_AIM_:
Copy the data word for word, starting at the line that contains "From the selection" and ending with the last line of the data, with both ends included.

═════ EXCERPTED RECORDS

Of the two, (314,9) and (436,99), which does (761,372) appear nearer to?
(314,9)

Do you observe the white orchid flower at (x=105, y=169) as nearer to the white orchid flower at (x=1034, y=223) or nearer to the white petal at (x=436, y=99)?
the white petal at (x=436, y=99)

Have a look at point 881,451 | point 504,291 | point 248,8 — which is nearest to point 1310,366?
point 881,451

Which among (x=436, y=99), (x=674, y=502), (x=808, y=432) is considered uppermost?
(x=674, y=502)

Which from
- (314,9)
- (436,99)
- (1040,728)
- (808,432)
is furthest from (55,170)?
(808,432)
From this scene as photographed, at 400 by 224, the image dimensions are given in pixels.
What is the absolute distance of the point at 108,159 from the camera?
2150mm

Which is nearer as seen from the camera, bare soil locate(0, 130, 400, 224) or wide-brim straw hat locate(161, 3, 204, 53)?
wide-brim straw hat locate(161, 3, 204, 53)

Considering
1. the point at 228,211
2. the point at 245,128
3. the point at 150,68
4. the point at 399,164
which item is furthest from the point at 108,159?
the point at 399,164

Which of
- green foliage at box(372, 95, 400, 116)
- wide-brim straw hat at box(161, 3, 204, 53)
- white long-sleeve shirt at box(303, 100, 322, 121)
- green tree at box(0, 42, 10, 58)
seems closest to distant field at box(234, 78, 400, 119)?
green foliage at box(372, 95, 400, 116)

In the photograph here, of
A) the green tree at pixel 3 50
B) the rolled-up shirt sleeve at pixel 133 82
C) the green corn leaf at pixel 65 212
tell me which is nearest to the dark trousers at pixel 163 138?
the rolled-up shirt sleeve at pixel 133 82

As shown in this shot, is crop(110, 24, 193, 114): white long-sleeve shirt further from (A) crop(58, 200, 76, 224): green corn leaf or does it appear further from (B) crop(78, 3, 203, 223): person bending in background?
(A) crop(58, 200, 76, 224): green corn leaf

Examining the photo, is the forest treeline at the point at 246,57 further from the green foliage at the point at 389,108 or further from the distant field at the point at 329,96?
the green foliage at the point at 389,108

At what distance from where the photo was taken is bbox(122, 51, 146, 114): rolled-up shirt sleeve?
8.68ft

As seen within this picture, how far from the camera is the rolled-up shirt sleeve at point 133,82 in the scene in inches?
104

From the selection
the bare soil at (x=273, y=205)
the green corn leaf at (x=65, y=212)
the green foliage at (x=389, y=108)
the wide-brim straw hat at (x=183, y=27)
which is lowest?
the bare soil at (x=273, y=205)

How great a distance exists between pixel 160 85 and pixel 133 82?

══════════

_FINISHED TASK_:
From the selection
the bare soil at (x=273, y=205)
the green corn leaf at (x=65, y=212)
the green foliage at (x=389, y=108)
the wide-brim straw hat at (x=183, y=27)
which is lowest?
the bare soil at (x=273, y=205)

How great a distance exists between pixel 160 85 and pixel 133 82?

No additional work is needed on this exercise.